Volcano in the St Elias Mountains, Alaska

Mount Churchill is a dormant volcano in the Saint Elias Mountains and the Wrangell Volcanic Field (WVF) of eastern Alaska. Churchill and its neighbor Mount Bona are both ice-covered volcanoes with Churchill having a 2.7 × 4.2 km caldera just east of its summit. There are sparse outcrops of lava flows and tephra, mostly dacite.

Subduction of the Pacific Plate beneath southeastern Alaska has largely ceased during the last one million years, causing a decline of the volcanic activity in the WVF. Churchill appears to be fed by melts derived from a stagnant slab in the mantle, left over by the previous subduction.

The volcano erupted several times during the Holocene. The most notable eruptions are the two White River Ash eruptions, deposited during two of the largest volcanic eruptions in North America during the past two millennia. The northern lobe was emplaced about 1,890 years ago, while the larger eastern lobe erupted in winter 852/853. The White River Ash covers vast expanses of Alaska and western Canada and has been found as far as Europe, and there is evidence that the Athabaskan people migrated out of the region and into the present-day United States as a consequence of the eruption.

== Geography and geomorphology ==

The mountain is in the University Mountains sub-range of the Saint Elias Mountains of Alaska, 64 km east of McCarthy, Alaska, and 25 km or 40 km from the border with Canada. The area is part of the Wrangell-St. Elias National Park and Preserve. It is extremely remote and there are no roads from which it is visible. The mountain was first ascended in 20 August 1951 by R. Gates and J. Lindberg and named in 1965 after the English politician Winston Churchill and is also known as Klutlan Glacier, Churchill-Bona, or White River volcano.

Various measurements have yielded summit heights (Note: The value of 5005 m given by the Global Volcanism Program actually refers to Mount Bona) of 4744 m, 4766 m, 4767 m or 4768 m. It is a mountain in a glaciated, (Note: About 90% of the area is covered by snow and ice.) rugged mountain massif that rises sharply above the surrounding land. It is the tenth-highest peak in the United States. The mountain is mostly covered by ice hundreds of meters thick, but lava flows with columnar jointing and tephra deposits form outcrops, indicating that Mount Churchill may be a stratovolcano. East of Mount Churchill, 300 m below the summit, is a 2.7 × 4.2 km caldera, which forms a flat amphitheater open to the northeast. Numerous outcrops of light-colored pumice with embedded lithics (Note: Derived presumably from the magma conduit) occur around the amphitheater, which is otherwise entirely ice-covered. There are further outcrops of tephra in areas protected from erosion around the volcano; the largest such outcrop covers an area exceeding 3 km2. Pumice forms terraces above the sides of the Klutlan Glacier, over a length of more than 20 km. Their position above the present-day glacier surface may indicate that at the time of their deposition, the ice was thicker than present-day. Alternatively, they could have deposited during floods over the ice, perhaps after an eruption or the breach of a pumice-dammed lake. A 90 m pumice mound on the other side of the glacier, 16 km from Mount Churchill, was formed by tephra building up on a bedrock bench. It was once considered the vent of the White River Ash. In some places, 1 m volcanic ash covers the pumice.

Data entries
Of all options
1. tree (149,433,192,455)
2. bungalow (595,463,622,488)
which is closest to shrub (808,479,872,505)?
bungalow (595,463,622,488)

Work request 1: In the Mount Churchill text, when did the larger eastern lobe of the White River Ash erupt?
Work request 2: Keep writing the Mount Churchill text, picking up right after its last sentence.

Written reply 1: In winter 852/853.

Written reply 2:
The older Mount Bona is 2 mi southwest of Mount Churchill. With a summit height of 5005 m (Note: Sometimes its elevation is given as 5029 m) above sea level, it is the highest mountain in the Wrangell Mountains and the highest volcano in the Wrangell volcanic field and the United States in general. A snow-covered col at 4400 m elevation separates the two mountains. Both mountains are covered with about 5 km3 of ice. The Russell and Klutlan Glaciers run along the northern-western and eastern-southern side of Mount Churchill, respectively. The Klutlan Glacier is flanked by moraines and talus deposits. Both glaciers eventually discharge into the White River. Glaciers on the southern flank of Mount Bona discharge into the Chitina River. Ice on Mount Churchill is up to 800, and possibly 1500, years old.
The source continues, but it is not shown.